__Short task__. Look for "In the photograph" in the records below, then copy that line and every line after it, exactly and with nothing added.

__Data lines__.
* * *

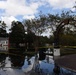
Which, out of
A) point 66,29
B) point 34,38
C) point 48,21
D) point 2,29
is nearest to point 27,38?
point 34,38

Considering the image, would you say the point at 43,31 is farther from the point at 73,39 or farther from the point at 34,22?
the point at 73,39

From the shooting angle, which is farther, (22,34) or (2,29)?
(2,29)

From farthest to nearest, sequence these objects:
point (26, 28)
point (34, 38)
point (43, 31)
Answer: point (26, 28) → point (34, 38) → point (43, 31)

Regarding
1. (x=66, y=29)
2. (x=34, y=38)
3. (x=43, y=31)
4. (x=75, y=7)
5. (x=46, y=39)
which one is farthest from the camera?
(x=46, y=39)

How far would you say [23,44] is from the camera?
238 ft

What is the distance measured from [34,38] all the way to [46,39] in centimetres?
2837

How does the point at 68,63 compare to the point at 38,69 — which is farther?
the point at 68,63

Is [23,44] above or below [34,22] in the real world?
below

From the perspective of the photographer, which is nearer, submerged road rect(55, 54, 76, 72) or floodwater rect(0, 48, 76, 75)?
floodwater rect(0, 48, 76, 75)

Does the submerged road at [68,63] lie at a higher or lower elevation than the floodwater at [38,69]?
higher

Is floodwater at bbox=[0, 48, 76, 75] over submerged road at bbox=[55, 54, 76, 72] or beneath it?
beneath

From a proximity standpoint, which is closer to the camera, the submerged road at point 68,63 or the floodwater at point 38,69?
the floodwater at point 38,69

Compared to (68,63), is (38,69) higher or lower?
lower

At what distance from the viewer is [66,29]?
4809 cm
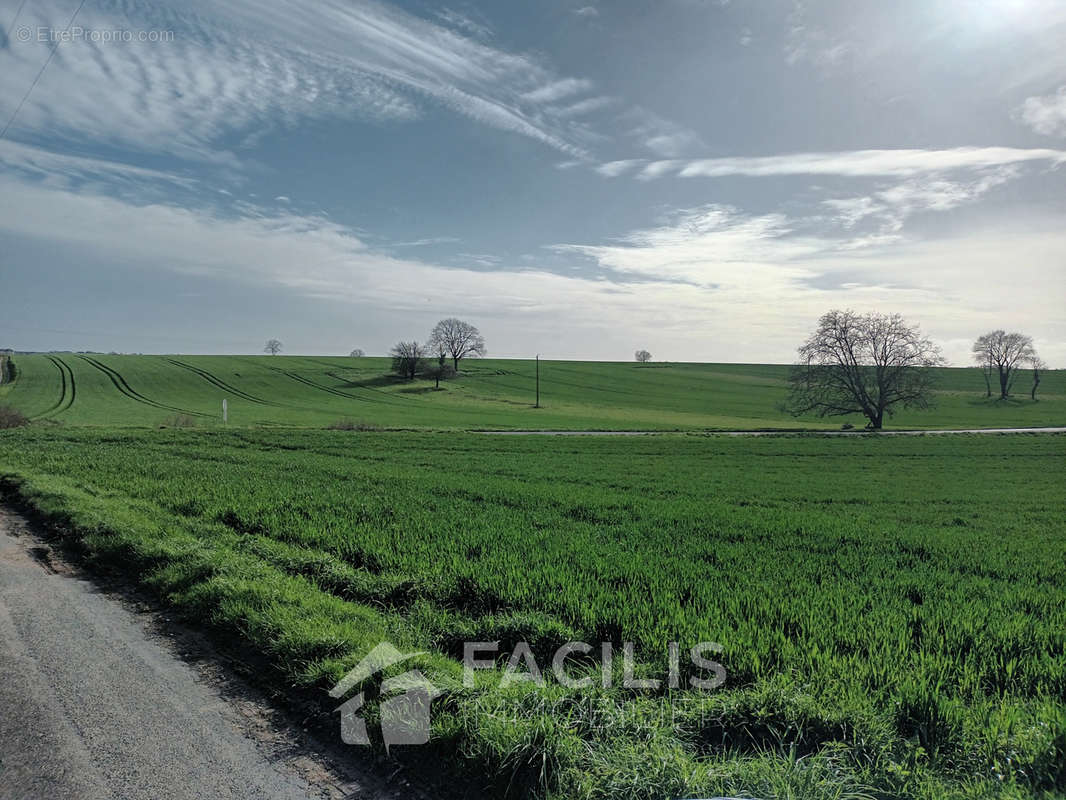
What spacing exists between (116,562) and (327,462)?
14.9 m

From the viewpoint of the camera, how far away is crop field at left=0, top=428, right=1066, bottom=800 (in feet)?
12.7

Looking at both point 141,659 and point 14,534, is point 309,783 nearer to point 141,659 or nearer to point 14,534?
point 141,659

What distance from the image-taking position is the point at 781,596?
Answer: 282 inches

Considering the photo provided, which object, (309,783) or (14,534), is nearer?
(309,783)

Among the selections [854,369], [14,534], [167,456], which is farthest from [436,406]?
[14,534]

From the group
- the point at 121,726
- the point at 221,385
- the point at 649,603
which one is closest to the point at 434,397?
the point at 221,385

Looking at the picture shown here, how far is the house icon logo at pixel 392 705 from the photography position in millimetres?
4270

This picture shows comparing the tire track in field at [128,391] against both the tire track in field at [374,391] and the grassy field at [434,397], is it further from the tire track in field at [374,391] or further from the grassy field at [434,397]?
the tire track in field at [374,391]

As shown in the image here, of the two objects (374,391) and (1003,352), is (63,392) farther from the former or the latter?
(1003,352)

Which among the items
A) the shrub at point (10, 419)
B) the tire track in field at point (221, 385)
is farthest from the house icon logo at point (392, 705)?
the tire track in field at point (221, 385)

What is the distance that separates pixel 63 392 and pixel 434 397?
4234 centimetres

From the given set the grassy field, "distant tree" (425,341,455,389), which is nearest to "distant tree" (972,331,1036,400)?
the grassy field

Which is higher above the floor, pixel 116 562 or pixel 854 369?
pixel 854 369

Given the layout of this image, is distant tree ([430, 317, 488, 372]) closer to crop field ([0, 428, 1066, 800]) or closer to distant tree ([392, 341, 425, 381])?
distant tree ([392, 341, 425, 381])
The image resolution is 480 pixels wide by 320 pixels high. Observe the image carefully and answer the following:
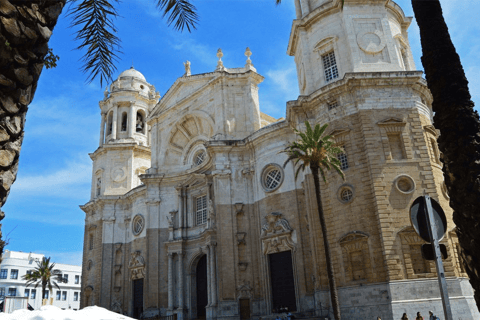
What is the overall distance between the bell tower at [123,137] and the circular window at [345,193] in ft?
91.9

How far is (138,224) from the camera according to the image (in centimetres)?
4266

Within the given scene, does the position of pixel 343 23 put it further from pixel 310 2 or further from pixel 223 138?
pixel 223 138

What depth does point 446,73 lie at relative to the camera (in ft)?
23.9

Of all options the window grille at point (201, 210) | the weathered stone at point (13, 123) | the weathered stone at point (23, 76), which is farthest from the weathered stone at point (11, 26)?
the window grille at point (201, 210)

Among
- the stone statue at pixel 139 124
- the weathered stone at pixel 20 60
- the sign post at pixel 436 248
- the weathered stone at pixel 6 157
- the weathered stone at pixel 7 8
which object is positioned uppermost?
the stone statue at pixel 139 124

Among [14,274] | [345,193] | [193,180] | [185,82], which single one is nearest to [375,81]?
[345,193]

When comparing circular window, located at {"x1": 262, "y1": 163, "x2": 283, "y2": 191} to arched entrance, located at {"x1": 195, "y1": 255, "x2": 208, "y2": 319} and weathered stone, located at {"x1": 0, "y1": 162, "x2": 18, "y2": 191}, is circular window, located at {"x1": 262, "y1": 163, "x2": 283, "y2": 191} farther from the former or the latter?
weathered stone, located at {"x1": 0, "y1": 162, "x2": 18, "y2": 191}

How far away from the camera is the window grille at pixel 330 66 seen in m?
29.2

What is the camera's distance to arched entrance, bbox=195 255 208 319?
35344 mm

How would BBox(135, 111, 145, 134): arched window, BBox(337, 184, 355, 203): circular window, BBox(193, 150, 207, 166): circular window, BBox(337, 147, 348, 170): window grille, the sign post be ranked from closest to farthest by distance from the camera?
the sign post
BBox(337, 184, 355, 203): circular window
BBox(337, 147, 348, 170): window grille
BBox(193, 150, 207, 166): circular window
BBox(135, 111, 145, 134): arched window

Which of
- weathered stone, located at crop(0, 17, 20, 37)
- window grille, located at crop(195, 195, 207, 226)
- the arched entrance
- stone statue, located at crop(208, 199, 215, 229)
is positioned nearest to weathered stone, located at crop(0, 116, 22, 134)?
weathered stone, located at crop(0, 17, 20, 37)

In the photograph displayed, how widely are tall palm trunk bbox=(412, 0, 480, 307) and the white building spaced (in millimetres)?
75676

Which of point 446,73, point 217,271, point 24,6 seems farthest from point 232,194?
point 24,6

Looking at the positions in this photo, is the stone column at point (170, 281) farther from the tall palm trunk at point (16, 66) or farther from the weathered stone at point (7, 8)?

* * *

__Complete output__.
In the photograph displayed, how widely are tall palm trunk bbox=(412, 0, 480, 307) and the white building spaced (in millimetres)?
75676

Which of point 446,73, point 217,271, point 24,6 seems farthest from point 232,194?
point 24,6

Looking at the positions in this photo, is the stone column at point (170, 281) farther from the tall palm trunk at point (16, 66) or farther from the weathered stone at point (7, 8)?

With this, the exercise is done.